In November 1983 the plaintiff sought leave to amend its third-party complaint in the Playskool case and add Kalman as an additional third-party defendant. The trial judge denied the plaintiff’s mo*1021tion because of the possible delay of the trial which was scheduled to begin within a few weeks.

In early 1984, Playskool’s action and the plaintiff’s third-party claims were tried before a jury. At the conclusion of the cases in chief of Playskool and the plaintiff (defendant and third-party plaintiff in that suit), the court granted all the third-party defendants’ motions for directed verdicts. The jury found Benson guilty of both breach of contract and warranty as well as the count alleging fraud and returned a verdict in favor of Playskool of $5,756,475 in compensatory damages and $2,590,414 in punitive damages. Benson settled with Playskool but appealed the judgments in favor of the third-party defendants.

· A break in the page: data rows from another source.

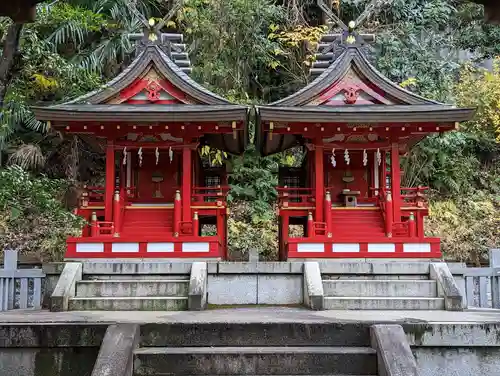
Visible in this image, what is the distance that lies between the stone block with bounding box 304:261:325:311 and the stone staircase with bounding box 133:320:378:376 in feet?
7.39

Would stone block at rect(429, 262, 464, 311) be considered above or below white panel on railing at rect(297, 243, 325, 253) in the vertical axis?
below

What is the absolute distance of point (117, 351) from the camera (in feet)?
17.4

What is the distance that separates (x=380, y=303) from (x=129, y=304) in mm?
4100

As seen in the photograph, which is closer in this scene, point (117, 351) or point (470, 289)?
point (117, 351)

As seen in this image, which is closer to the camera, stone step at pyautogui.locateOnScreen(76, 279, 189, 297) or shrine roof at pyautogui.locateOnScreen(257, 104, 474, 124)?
stone step at pyautogui.locateOnScreen(76, 279, 189, 297)

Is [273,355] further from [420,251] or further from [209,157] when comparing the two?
[209,157]

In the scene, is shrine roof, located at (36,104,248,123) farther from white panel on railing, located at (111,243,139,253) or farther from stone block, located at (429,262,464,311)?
stone block, located at (429,262,464,311)

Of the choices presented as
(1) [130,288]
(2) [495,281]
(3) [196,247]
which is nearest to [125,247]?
(3) [196,247]

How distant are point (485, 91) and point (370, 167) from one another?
9.72 meters

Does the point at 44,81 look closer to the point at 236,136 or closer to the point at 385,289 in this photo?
the point at 236,136

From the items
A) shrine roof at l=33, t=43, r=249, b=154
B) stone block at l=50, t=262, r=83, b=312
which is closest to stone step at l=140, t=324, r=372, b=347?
stone block at l=50, t=262, r=83, b=312

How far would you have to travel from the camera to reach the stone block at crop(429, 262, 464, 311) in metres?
8.27

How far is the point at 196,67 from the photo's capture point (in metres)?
18.5

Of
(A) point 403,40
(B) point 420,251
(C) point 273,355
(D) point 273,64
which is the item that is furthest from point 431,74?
(C) point 273,355
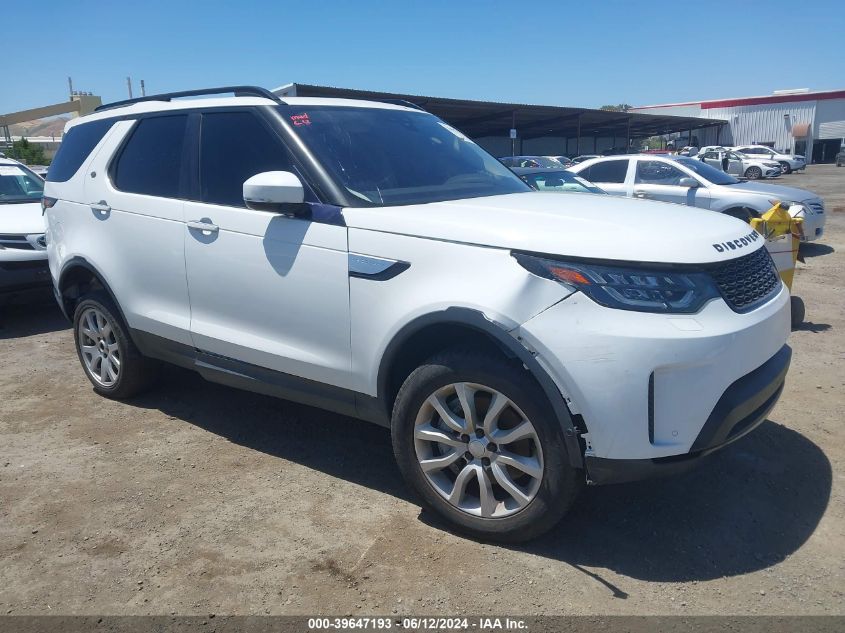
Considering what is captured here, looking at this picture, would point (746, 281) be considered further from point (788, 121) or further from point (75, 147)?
point (788, 121)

On April 11, 1984, the plaintiff Benson filed this complaint against the defendant Kalman alleging breach of contract, breach of express warranty and the right to contractual and common law indemnity. Benson alleged that Kalman had failed to properly install the reinforcing wire mesh and to insure a proper bond between the filled slab and the precast concrete deck; and that the plaintiff had been found liable to Playskool in an amount in excess of $2,500,000 in damages, some of which was “attributable to defects in [Kalman’s] second floor concrete filled slab.”

On August 25, 1986, while this complaint was pending, this court affirmed the judgments against Benson and in favor of the third-party defendants. Playskool, Inc. v. Elsa Benson, Inc. (1886), 147 Ill. App. 3d 292, 497 N.E.2d 1199.

The judge granted summary judgment and judgment on the pleadings on all counts of this complaint. The plaintiff does not appeal from the orders dismissing its claim for common law indemnity.

We will address first the plaintiff’s contention that the court erred in granting summary judgment and holding, as a matter of law, that the statutory limitation period had expired. The rule governing summary judgment has been set out succinctly in Fooden v. Board of Governors (1971), 48 Ill. 2d 580, 587, 272 N.E.2d 497, 500:

“It may be stated generally that if what is contained in the pleadings and affidavits would have constituted all of the evidence before the court and upon such evidence there would be nothing left to go to a jury, and the court would be required to direct a verdict, then a summary judgment should be entered.”

The rule governing directed verdicts, the Pedrick rule, has been repeated so often that citation is not required: A verdict should not be directed unless all the evidence, when viewed in its aspect most favorable to the party opposing the motion, so overwhelmingly *1022favors the movant that no contrary verdict based on that evidence could stand.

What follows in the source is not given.